I like to think about how it could all go on still farther, that we only know about things like space and time because of light, so there is no way we can know what happens where it is dark, that other worlds could be out there, other dimensions, other Big Bangs, which is only another way of saying God. I like to think that all that has happened is the universe has taken a breath and bounced up and we have appeared for a moment before the ball falls back and the breath is withdrawn again. I like to think that from a certain point all things are the same, and the whole of our story is no more than the paint on the knob on the top of the Eiffel Tower, and we are the layer of pigeon poop on top of the paint on top of the knob.

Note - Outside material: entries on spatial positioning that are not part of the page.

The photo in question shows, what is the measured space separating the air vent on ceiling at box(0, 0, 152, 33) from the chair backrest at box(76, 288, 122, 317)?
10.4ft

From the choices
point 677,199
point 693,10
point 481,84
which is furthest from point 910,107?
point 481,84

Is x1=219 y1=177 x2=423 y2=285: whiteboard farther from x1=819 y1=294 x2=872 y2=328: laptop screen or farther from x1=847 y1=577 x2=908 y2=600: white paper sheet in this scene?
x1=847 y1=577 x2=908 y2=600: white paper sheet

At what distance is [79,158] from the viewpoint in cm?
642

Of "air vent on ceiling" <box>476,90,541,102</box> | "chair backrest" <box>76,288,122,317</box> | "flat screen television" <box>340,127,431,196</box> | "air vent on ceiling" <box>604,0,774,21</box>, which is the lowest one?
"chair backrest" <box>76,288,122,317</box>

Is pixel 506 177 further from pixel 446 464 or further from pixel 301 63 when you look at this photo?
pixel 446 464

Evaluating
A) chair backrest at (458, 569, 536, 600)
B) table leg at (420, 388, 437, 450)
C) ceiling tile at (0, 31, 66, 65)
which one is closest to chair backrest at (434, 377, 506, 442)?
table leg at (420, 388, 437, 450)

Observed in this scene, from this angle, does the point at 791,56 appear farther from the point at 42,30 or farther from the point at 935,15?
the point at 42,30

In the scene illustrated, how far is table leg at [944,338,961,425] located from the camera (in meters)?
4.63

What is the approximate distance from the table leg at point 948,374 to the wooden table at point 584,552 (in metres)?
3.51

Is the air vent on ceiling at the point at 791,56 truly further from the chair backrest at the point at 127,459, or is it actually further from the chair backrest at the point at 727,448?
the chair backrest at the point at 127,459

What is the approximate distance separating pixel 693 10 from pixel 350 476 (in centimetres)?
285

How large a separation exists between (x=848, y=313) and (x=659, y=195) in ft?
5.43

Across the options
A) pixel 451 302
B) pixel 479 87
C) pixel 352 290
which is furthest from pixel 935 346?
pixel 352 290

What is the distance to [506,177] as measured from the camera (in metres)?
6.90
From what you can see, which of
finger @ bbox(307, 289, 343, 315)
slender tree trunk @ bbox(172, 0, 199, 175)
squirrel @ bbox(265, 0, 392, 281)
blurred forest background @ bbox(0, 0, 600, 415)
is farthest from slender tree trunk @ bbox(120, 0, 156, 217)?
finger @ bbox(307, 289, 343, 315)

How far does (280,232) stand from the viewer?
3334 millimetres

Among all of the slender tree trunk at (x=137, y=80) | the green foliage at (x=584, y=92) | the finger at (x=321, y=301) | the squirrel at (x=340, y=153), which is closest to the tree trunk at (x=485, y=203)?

I tell myself that small things are big and big things are small, that veins run like rivers and hairs grow like grass and a hummock of moss to a beetle looks like a forest, and the shapes of the countries and clouds of the earth look like the colors in marbles from space. I think how the shell of a nebula of oxygen and hydrogen looks like the splash made by a droplet of milk, when the sides rise up in a crown. I think about the pictures of rocks and of dust and of galaxies in space and they look no more than snowflakes in a blizzard, and black holes look like pearls in deep cases, superclusters like bath bubbles—like honeycombs, like cells in a leaf, the grid of a bumblebee’s nose. That the whorls of a nebula and the caverns of a fire glow with the same light and your eyes get warm and filled up looking at both.
I tell myself that wildebeest scurry like ants, the earth is a blue bubble floating in darkness, a cell is a spaceship. The pieces of comet-shaped rock, which are light-years across and thrust out of a nebula when it explodes, are heads of corn in a blue sky, if you are lying in a field in summer when the sky is cornflower blue, and the corn is reaching into it. I say to myself there are palaces in clouds, mountains in rock pools, highways in the dust at my feet, and cities on the underside of leaves; there is a face in the moon and a galaxy in my eye and a whirlpool at the crown of my head.
And then I know that I am enormous and I am small, I go on forever and am gone in a moment, I am as young as a baby mouse and as old as the Himalayas. I am still and I am spinning. And if I am dust, then I am also the dust of stars.
I LEARNED YOU can do things you didn’t know you could the night I went down to the street to clean up the mess the boys had left. I learned that nothing is impossible and the only reason it seems to be is that it just hasn’t happened yet. These are useful things to know.
On Monday, Neil didn’t say anything about us coming to his house. Perhaps it was because his father had told him not to have anything to do with me, but it could have been because Mrs. Pierce didn’t take her eyes off him. She picked on his spelling, on his grammar, on the dirt beneath his fingernails, and on how far behind he was. He didn’t say anything, but more than once I caught him watching me. I wanted to shout: “I’m not doing anything to you! I’m never going to do anything to you again!” but I just had to sit there.